Elle hausse les épaules. « Parce que tu fais pratiquement partie de la famille. »
Ces mots attendrissent quelque chose, légèrement, dans ma poitrine.
Malgré tout, Olivia et moi, on se connaît depuis toujours. Soirées pyjama, sessions de révisions, secrets partagés. La moitié de mes souvenirs d’enfance l’incluent d’une façon ou d’une autre.
C’est peut-être pour ça que toute cette histoire fait si mal.
« Je vais y réfléchir », dis-je prudemment.

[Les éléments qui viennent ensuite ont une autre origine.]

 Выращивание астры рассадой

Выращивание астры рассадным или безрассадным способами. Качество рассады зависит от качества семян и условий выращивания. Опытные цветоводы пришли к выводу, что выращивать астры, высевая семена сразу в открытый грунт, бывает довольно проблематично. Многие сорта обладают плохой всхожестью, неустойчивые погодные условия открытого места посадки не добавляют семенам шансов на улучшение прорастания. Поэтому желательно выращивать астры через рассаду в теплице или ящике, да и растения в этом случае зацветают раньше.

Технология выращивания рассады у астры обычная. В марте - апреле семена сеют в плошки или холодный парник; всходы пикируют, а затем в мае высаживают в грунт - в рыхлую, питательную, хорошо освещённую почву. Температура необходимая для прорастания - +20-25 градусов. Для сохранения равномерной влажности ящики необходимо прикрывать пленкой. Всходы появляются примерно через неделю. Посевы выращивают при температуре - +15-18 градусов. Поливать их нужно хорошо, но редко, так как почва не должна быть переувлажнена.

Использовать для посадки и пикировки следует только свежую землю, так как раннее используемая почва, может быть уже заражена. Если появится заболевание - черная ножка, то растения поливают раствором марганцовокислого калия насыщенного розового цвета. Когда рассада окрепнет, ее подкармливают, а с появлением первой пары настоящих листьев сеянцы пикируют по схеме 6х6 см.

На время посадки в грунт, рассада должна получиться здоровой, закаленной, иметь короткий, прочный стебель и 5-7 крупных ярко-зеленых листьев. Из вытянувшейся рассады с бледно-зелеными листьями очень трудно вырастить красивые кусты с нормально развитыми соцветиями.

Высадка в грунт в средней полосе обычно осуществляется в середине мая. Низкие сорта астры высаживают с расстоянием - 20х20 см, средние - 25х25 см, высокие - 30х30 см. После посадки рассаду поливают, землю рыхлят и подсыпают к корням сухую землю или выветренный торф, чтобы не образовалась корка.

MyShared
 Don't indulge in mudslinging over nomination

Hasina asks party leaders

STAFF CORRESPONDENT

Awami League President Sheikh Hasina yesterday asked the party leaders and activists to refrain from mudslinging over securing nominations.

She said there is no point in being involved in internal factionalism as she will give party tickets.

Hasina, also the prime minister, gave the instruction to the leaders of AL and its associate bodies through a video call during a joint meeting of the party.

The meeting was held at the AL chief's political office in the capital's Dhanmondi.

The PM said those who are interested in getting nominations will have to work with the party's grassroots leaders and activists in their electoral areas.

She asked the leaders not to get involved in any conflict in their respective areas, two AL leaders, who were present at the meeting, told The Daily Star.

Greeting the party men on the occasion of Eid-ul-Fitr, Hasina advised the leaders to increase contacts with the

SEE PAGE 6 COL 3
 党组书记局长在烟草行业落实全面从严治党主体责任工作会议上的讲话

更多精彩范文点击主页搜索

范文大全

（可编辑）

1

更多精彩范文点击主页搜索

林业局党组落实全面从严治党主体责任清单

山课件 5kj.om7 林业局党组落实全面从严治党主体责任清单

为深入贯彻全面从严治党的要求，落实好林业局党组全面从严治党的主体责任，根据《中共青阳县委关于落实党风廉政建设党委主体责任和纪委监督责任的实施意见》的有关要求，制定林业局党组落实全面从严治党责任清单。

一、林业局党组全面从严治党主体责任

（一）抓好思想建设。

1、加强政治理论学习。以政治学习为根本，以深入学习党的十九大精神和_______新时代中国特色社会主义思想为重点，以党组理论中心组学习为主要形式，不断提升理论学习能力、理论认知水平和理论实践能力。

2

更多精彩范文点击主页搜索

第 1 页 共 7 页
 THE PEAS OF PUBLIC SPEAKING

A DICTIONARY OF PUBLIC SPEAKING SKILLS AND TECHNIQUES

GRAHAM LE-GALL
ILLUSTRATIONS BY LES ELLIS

« Bien », répond-elle avec entrain. « Parce qu’on va chez moi après les cours de toute façon. »
Mon estomac se noue aussitôt.
« Quoi ? »
« On a toujours ce devoir d’histoire à rendre demain », dit-elle comme si c’était évident. « Et tu as promis de m’aider. »
Je secoue immédiatement la tête.
« Non. »
Olivia cligne des yeux.
« Non ? »
« Non. »
« Pourquoi pas ? »
Parce que j’ai embrassé ton frère dans ta cuisine hier soir.
Les mots manquent de sortir.
À la place, je dis : « Je… je n’ai juste pas envie de passer aujourd’hui. »
Elle balaie ça d’un geste.
« Tant pis. »
« Olivia— »
« Tu viens », insiste-t-elle. « On commandera une pizza, on finira le devoir, et on se plaindra de la nullité des garçons. »
La sonnerie retentit soudain au-dessus de nos têtes, résonnant dans le couloir.
Les élèves se mettent aussitôt à se précipiter vers leurs salles.
Olivia m’attrape le poignet avant que je puisse protester à nouveau.
« Allez, dit-elle en m’entraînant vers la cage d’escalier. On va être en retard en chimie. »
« Olivia, je suis sérieuse, je gémis. Je n’ai pas envie d’aller chez toi aujourd’hui. »
Elle ne ralentit même pas.
« Emma. »
« Quoi ? »
« Tu viens. »
Je fixe l’arrière de sa tête tandis qu’elle me tire dans l’escalier, une détermination têtue imprimée dans chacun de ses pas.
Une suite de jurons se forme en silence dans mon esprit.
Parce que si Olivia refuse d’accepter un non, alors ce soir je retourne au seul endroit où je n’ai absolument pas envie d’être.
La maison des Sterling.
Et la dernière personne que j’ai envie de revoir.